US v. China: Who Gets to Define the Terms of Hacking?

On March 11, 2013, Thomas Donilon, President Barack Obama’s national-security adviser, gave a speech at the Asia Society on Manhattan’s Upper East Side. Much of it was boilerplate: a recitation of the administration’s policy of “rebalancing its global posture” away from the battles of the Middle East and toward the “dynamic” region of Asia-Pacific as a force for growth and prosperity. But about two-thirds of the way through the speech, Donilon broke new diplomatic ground. After listing a couple of “challenges” facing US-China relations, he said, “Another such issue is cybersecurity,” adding that Chinese aggression in this realm had “moved to the forefront of our agenda.” American corporations, he went on, were increasingly concerned “about sophisticated, targeted theft of confidential business information and proprietary technologies through cyber-intrusions emanating from China on an unprecedented scale.” Then Donilon raised the stakes higher. “From the president on down,” he said, “this has become a key point of concern and discussion with China at all levels of our governments.
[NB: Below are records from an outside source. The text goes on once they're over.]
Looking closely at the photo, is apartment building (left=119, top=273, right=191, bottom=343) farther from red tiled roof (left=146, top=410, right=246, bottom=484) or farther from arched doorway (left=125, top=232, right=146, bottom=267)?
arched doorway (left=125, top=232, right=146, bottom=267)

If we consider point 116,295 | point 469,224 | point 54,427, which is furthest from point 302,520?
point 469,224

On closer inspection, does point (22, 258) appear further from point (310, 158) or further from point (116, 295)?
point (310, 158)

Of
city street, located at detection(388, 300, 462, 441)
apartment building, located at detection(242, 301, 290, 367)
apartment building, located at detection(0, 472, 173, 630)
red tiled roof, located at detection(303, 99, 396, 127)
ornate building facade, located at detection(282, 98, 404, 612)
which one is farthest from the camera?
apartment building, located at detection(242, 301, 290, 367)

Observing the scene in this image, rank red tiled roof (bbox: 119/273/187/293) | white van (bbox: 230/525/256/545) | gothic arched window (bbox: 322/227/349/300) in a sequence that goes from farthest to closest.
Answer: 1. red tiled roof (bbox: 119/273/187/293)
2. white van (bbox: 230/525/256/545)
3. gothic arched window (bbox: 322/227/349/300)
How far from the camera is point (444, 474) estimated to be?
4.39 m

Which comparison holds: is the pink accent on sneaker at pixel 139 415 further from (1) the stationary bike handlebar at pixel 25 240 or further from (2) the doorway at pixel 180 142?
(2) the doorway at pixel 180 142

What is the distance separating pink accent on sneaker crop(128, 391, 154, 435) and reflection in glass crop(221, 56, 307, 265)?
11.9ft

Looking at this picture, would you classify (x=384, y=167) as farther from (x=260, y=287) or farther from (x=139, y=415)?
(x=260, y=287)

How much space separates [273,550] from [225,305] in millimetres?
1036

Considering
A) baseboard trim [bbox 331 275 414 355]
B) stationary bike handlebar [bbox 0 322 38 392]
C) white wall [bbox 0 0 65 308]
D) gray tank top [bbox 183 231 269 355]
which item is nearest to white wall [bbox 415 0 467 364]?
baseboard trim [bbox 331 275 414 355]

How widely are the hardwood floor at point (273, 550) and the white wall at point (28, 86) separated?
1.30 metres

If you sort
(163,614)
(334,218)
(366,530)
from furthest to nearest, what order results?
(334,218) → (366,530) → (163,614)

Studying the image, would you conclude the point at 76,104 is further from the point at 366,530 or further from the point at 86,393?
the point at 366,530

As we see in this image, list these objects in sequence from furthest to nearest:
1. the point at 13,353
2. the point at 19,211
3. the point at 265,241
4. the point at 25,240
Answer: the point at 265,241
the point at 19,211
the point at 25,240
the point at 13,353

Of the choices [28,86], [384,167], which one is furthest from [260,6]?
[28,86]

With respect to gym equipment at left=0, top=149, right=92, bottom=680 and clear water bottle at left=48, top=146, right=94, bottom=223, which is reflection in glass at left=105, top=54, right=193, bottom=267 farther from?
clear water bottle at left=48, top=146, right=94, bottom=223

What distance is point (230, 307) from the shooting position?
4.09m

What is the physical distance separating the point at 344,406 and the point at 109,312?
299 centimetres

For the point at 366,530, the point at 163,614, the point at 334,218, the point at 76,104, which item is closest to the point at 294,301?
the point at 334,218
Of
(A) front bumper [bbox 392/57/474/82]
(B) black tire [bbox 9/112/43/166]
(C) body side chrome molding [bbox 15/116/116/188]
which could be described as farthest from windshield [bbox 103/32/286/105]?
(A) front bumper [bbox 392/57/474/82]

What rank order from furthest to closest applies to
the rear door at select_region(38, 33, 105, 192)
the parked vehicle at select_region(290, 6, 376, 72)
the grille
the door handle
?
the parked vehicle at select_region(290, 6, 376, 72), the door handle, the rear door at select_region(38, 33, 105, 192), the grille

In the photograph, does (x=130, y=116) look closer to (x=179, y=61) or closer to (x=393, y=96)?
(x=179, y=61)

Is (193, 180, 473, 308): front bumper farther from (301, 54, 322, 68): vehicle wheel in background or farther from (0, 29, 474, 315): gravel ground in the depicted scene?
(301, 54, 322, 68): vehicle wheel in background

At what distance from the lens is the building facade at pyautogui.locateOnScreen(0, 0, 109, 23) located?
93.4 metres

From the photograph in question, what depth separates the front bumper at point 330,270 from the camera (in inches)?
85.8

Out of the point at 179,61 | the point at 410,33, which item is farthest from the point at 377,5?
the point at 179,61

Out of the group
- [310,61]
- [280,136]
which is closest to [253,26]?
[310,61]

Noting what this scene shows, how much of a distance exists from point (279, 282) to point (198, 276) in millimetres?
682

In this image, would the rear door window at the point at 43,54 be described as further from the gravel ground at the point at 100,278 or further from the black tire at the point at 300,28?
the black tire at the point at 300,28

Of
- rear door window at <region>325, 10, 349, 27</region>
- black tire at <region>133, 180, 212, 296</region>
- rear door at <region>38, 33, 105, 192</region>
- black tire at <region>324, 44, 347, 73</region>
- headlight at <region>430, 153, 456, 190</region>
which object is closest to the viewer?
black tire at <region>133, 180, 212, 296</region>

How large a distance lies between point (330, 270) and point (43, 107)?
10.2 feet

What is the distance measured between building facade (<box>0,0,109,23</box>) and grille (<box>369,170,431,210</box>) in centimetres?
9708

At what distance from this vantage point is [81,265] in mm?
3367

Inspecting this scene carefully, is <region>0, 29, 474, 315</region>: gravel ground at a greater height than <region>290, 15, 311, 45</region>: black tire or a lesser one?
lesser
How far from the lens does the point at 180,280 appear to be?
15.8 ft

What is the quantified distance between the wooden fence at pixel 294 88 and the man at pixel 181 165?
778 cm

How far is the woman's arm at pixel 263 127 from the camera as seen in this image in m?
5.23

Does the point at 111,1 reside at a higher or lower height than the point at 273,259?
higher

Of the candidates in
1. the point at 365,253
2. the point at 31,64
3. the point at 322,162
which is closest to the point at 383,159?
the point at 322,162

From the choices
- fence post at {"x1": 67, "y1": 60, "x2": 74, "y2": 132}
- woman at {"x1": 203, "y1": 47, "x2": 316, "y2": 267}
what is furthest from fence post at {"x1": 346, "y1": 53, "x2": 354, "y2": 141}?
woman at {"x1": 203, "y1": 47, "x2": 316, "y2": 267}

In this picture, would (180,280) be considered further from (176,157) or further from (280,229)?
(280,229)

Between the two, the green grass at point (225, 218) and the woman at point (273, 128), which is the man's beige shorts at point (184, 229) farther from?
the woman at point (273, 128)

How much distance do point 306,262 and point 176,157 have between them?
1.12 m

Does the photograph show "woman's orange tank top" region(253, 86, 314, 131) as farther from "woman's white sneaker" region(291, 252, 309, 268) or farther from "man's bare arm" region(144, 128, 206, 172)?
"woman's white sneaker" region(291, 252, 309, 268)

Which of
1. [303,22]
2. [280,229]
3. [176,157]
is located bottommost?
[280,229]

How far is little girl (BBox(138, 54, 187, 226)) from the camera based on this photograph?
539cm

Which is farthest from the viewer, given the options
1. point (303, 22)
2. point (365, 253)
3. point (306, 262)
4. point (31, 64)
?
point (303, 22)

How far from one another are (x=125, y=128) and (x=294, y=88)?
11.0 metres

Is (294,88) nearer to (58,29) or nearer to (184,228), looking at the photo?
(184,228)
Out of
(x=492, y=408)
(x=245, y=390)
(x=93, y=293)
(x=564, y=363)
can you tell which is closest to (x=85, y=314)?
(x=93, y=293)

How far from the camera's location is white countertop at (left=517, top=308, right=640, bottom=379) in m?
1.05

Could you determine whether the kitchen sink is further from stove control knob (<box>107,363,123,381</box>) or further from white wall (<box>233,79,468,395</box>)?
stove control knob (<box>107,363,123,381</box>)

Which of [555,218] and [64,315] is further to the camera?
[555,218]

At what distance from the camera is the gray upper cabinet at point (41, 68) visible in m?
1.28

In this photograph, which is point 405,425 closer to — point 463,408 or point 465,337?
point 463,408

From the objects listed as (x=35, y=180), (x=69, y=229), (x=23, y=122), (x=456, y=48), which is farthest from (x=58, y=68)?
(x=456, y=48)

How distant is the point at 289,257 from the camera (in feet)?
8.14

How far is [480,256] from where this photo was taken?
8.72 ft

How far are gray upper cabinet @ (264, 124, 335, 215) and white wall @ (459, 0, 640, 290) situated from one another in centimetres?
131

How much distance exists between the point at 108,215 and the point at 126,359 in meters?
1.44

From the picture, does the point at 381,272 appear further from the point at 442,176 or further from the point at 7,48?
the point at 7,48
And it will continue to be. The United States will do all it must to protect our national networks, critical infrastructure, and our valuable public and private-sector property.”

The Obama Administration, he said, wanted Beijing to do two things: first, to recognize “the urgency and scope of this problem and the risk it poses—to international trade, to the reputation of Chinese industry, and to our overall relations”; second, to “take serious steps to investigate and put a stop to these activities.” The first demand was a borderline threat: Change your ways or risk a rupture of our relations. The second was an attempt to give Chinese leaders a face-saving way out, an opportunity for them to blame the hacking on hooligans and “take serious steps” to halt it.